Texto propuesto:
La muerte de Martín I causó un enorme problema, pues ante la falta de heredero se postularon varios candidatos al trono: Fernando de Antequera, hijo de Juan I de Castilla y Leonor de Aragón, hija a su vez de Pedro IV de Aragón; Jaime de Urgel, hijo de Pedro de Urgel, sobrino a su vez de Pedro IV; Luis de Anjou, hijo de Violante, la hija de Juan I de Aragón; y Alfonso de Gandía, hijo de Pedro de Ribagorza, hijo de Jaime II. Y todavía hubo dos más que quedaron descartados enseguida: Federico de Luna por ser hijo ilegítimo de Martín de Sicilia, el hijo de Martín el Humano que falleció un año antes que su padre; e Isabel de Aragón, esposa de Jaime de Urgel e hija de Pedro IV y de Sibila de Forciá, que fue eliminada por ser mujer.   Compromiso de Caspe, por Teófilo de la Puebla (1867)

Con todos esos candidatos sobre la mesa, los Estados de la Corona de Aragón decidieron buscar un método para elegir a un rey de entre ellos, procurando evitar los enfrentamientos civiles y la guerra. Los aragoneses, encabezados por el Justicia Mayor y el Gobernador del Reino, se reunieron en una asamblea en Calatayud en la primavera de 1411 para dilucidar el procedimiento a seguir; meses más tarde se convocó un parlamento en Alcañiz. Entre tanto, los catalanes se reunían por su cuenta en Tortosa y los valencianos hacían lo propio, aunque los representantes de los tres principales Estados de la Corona mantenían contactos y embajadas permanentes entre ellos.

Por fin, en febrero de 1412 se llegó a un acuerdo por el que cada uno de los tres Estados designaría a tres representantes, y los nueve compromisarios se reunirían en la villa de Caspe para, una vez evaluados los derechos de los candidatos, elegir al nuevo rey. La elección recaería en aquel que obtuviera al menos seis votos, siempre y cuando tuviera al menos un voto de cada uno de los representantes de los tres Estados.

Listado proporcionado:
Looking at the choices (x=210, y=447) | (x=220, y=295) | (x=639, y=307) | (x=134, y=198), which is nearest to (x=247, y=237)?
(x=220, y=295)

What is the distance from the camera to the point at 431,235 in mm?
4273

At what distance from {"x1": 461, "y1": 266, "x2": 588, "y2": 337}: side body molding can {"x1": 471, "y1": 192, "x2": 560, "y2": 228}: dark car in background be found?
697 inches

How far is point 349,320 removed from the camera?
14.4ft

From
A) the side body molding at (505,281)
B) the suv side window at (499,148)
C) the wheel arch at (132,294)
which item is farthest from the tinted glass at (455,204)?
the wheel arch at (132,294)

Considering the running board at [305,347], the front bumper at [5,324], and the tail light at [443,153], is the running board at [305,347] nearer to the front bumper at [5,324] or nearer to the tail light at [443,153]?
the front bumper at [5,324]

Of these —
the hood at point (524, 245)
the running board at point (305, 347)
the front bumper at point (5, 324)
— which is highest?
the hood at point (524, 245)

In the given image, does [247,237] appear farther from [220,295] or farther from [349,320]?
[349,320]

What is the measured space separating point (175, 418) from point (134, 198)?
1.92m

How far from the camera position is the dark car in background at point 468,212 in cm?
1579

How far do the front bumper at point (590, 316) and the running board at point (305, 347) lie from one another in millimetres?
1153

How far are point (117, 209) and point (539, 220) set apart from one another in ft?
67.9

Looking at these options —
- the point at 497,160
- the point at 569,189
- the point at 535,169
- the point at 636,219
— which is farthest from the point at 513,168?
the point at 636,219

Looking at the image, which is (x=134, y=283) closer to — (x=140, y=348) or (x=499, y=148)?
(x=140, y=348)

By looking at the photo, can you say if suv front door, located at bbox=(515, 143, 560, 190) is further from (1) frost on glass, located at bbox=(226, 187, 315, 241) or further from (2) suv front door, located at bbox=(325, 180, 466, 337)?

...

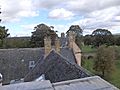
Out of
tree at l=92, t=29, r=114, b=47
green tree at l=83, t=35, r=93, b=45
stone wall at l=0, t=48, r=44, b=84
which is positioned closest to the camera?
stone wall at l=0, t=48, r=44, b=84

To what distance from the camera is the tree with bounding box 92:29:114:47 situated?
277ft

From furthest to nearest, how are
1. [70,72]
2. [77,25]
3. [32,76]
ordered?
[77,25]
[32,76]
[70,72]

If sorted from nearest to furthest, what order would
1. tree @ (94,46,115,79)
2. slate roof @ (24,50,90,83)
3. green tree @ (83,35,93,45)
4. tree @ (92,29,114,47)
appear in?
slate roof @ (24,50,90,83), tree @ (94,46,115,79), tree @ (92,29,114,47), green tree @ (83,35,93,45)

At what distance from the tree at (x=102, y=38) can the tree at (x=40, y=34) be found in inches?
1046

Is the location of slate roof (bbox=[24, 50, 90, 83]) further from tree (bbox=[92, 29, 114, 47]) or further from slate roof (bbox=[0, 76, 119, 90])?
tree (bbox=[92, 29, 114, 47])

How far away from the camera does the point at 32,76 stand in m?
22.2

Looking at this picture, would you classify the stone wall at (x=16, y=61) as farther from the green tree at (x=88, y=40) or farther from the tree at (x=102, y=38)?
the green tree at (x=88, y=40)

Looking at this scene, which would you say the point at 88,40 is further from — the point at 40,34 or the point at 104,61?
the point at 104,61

--

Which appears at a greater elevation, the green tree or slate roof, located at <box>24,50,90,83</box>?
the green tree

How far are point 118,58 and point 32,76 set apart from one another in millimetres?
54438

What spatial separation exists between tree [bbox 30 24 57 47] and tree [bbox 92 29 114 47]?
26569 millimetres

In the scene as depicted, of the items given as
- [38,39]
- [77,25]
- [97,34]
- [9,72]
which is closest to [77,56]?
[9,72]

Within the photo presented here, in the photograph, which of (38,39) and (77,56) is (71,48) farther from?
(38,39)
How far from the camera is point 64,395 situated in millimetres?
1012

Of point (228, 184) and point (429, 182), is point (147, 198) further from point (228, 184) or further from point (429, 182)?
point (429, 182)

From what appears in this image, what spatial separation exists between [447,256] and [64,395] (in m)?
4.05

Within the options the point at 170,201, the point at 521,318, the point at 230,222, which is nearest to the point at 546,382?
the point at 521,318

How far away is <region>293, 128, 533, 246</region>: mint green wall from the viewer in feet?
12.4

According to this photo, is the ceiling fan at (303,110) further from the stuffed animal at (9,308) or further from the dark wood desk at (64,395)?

Instrucciones:
1. Según el texto sobre el Compromiso de Caspe, ¿por qué quedaron descartados enseguida Federico de Luna e Isabel de Aragón?
2. Transcribe del listado las líneas que van desde la que contiene "To what distance" hasta la que contiene "slate roof @ (24,50,90,83), tree", ambas incluidas.

Soluciones:
1. Federico de Luna quedó descartado por ser hijo ilegítimo de Martín de Sicilia. Isabel de Aragón fue eliminada por ser mujer.

2.
To what distance from the camera is the tree with bounding box 92:29:114:47 situated?
277ft

From furthest to nearest, how are
1. [70,72]
2. [77,25]
3. [32,76]
ordered?
[77,25]
[32,76]
[70,72]

If sorted from nearest to furthest, what order would
1. tree @ (94,46,115,79)
2. slate roof @ (24,50,90,83)
3. green tree @ (83,35,93,45)
4. tree @ (92,29,114,47)
appear in?
slate roof @ (24,50,90,83), tree @ (94,46,115,79), tree @ (92,29,114,47), green tree @ (83,35,93,45)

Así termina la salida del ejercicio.